The game's top home-run hitter remains outside the Hall of Fame, which held its 2022 ceremony on Sunday in Cooperstown.

Few people in baseball know Barry Bonds as well as Dusty Baker, who is the manager of the Houston Astros.

But for a good portion of Bonds’ career in San Francisco, Baker was his boss. In fact, Bonds was a Giant for Baker’s entire managerial career in the Bay Area, and Baker’s playing career ended the year that Bonds broke into the Majors with the Pittsburgh Pirates.

So, naturally, Baker has some opinions on the worthiness of Bonds when it comes to the Baseball Hall of Fame, which held its most recent induction ceremony on Sunday.

The Hall inducted seven players, including former Boston Red Sox slugger David Ortiz, who reportedly tested positive for steroids in 2003.

Bonds wasn’t inducted. He’s been on the ballot for 10 years. Under normal circumstances, Bonds would have been a first-ballot Hall of Famer. Bonds does hold the all-time record for most career home runs (762) and single-season home runs (73).

But Baker knows Bonds’ circumstances aren’t normal, and he made it clear he’s not in favor of Bonds’ exclusion.

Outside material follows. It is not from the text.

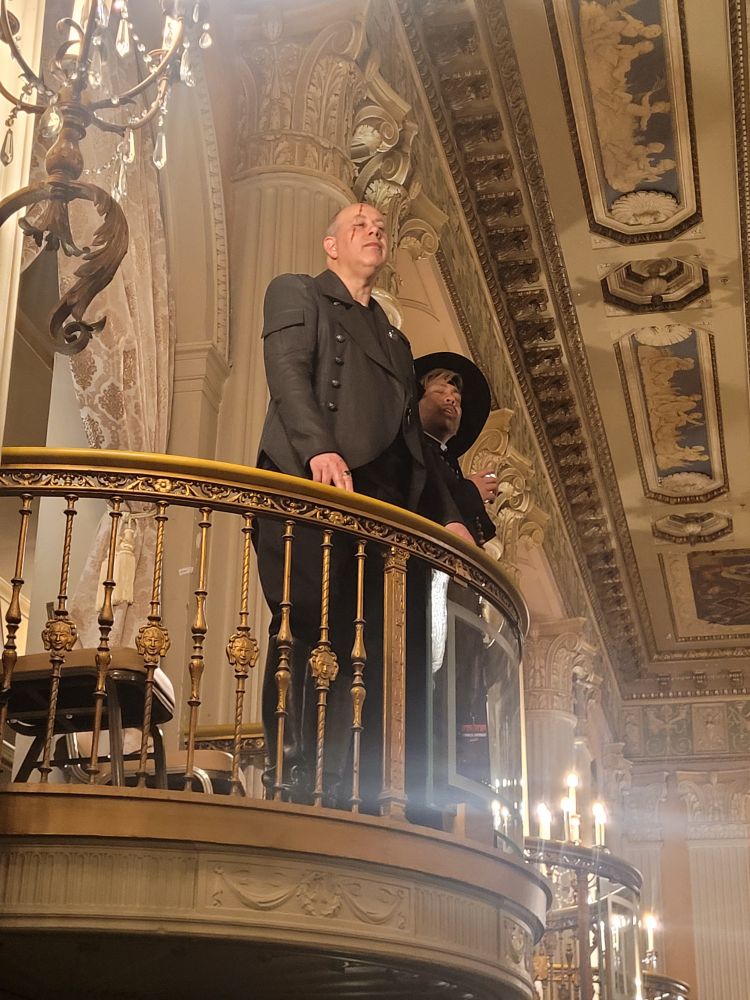 Jason Carl, as Renato Cristoval atop a balcony overlooking the Darkness Emergent LARP event.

“Same way Jeff Kent didn’t get in,” Baker said. “Same way Pete Rose doesn’t get in. Same way Roger Clemens doesn’t get in. The voters like guys of high character, guys with no marks or any suspicions about their reputation — or maybe it’s how you treated the media.”

Bonds’ career ended under a cloud of suspicion that he used performance-enhancing drugs during his time in San Francisco and was implicated in the BALCO scandal. While Bonds never tested positive for steroids or any other PED, he was indicted on charges of perjury and obstruction of justice as a result of the federal government’s investigation of BALCO.

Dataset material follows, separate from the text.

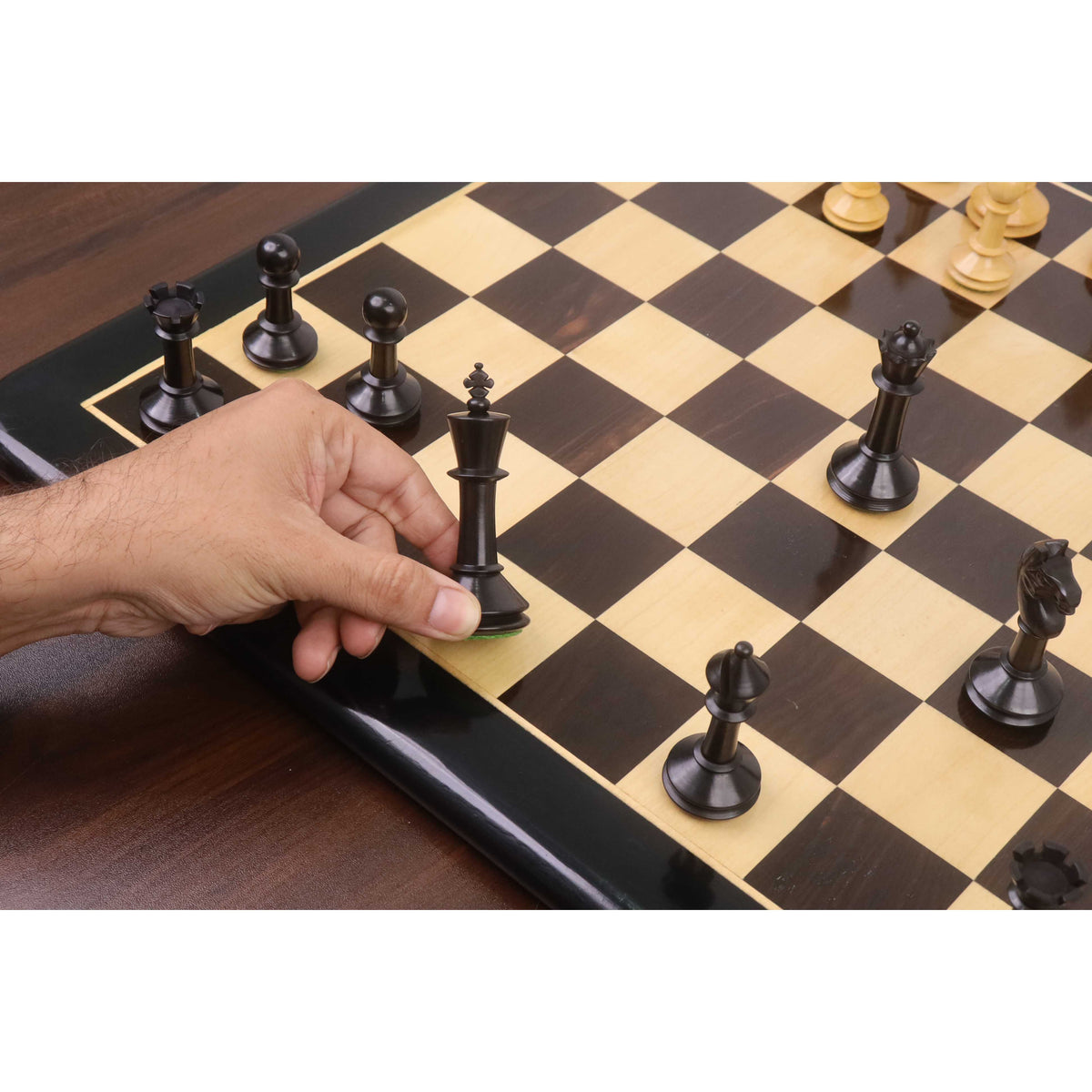 A player's hand moves the ebonised king across the chessboard during a game with the Monolith miniature set.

Bonds was eventually found guilty on one count of obstruction of justice and received 30 days of house arrest, two years of probation and 250 hours of community service. That conviction was overturned in 2015.

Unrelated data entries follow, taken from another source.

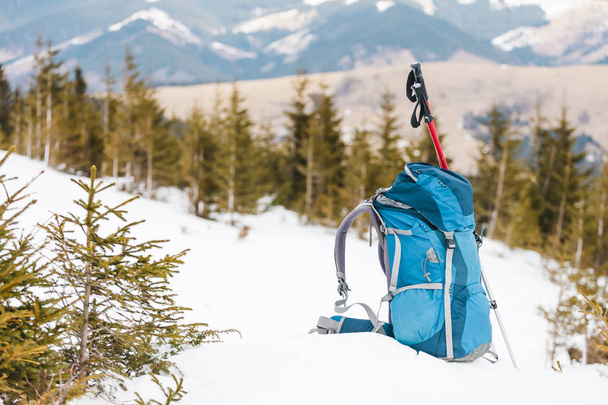 Hátizsák a háttérben hófödte hegyek és a kék ég. A hátizsák a havon. Aktív életmód. Túrázás-a téli időszakban. Berendezések a túrázásra. Trekking botok. - Fotó, kép
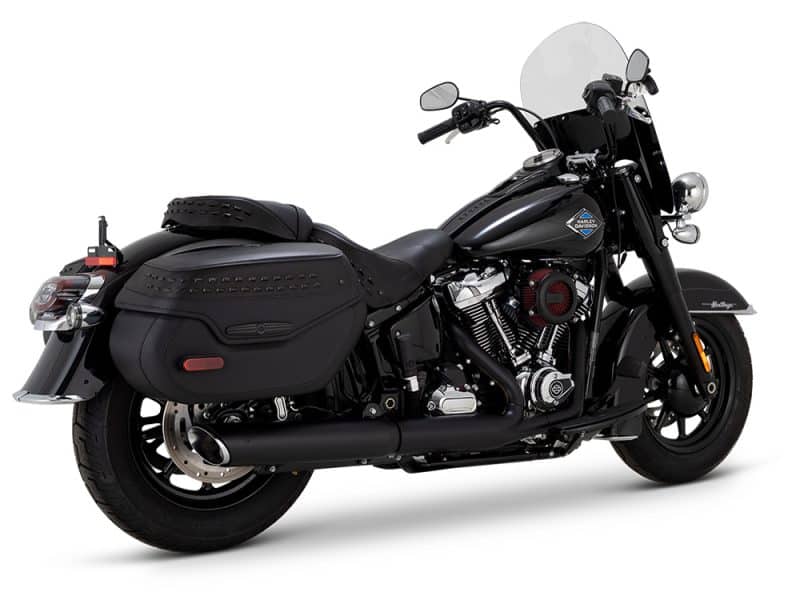 Harley Davidson touring motorcycle with black leather saddlebags and windshield.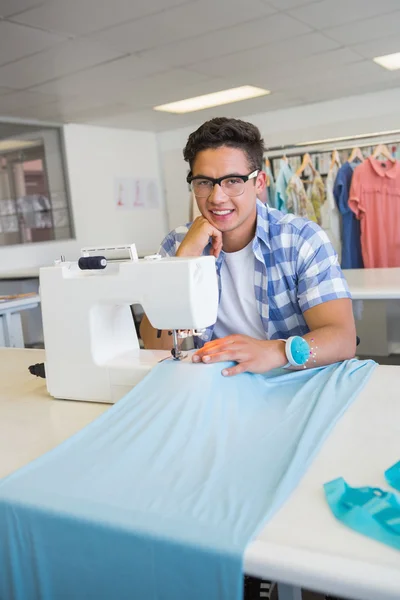 Smiling university student sewing — Stock Photo, Image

Kent never tested positive for PEDs, but he played in Bonds’ era and to some Hall voters that taints his numbers. Clemens was connected to a scandal related to PEDs and tried for obstruction of Congress, while Rose accepted a lifetime ban from baseball for gambling on baseball.

“There was none better than Barry," Baker added. "When you talk about the best of that era, people always want you admit this or that. Well, Mark McGwire admitted and he’s not in. He should be in, too.”